Australian Ransomware Update - 5th November 2024

This week we witnessed three identified attacks, from three different groups, with one attack being attributed to each ThreeAM, Sarcoma and Abyss, who attacked a not for profit organisation with significant data set to be exposed. Other evidence proofs on other attacks include MYOB financial records and a fringe benefits tax return. There are still negotiation times set for these attacks, and we will continue to monitor.

With several negotiation periods set to lapse over this past week it does appear that Sarcoma were successful in obtaining ransom from two Australian business victims, with their data being removed. Paying ransom is never advised, and just further facilitates these attacks, and often results in a secondary attack at a later date. It is disappointing to see these ransoms being paid. Conversely, for one of the victims who did not pay the ransom, the entirety of their exfiltrated data has been leaked for public acquisition, which is terrible news.
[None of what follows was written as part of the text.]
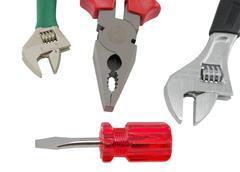 Set of tools Stock Photos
You can see how victims are genuinely in a Catch 22 situation, after a ransomware attack.

In October 2024 we observed 10 ransomware attacks, which is up from the 9 we observed in September 2024. These statistics are just Australian businesses and does not include the individuals that are attacked on a daily basis, or those that will suffer on a personal level from these business attacks.

Ensuring sound protection on our information is absolutely critical and so lets make sure we do not become one of these statistics, and once again, we really do discourage paying the ransom.

We will continue to monitor the ransomware landscape for Australian enterprises and report our findings back to you so we can all improve our opsec.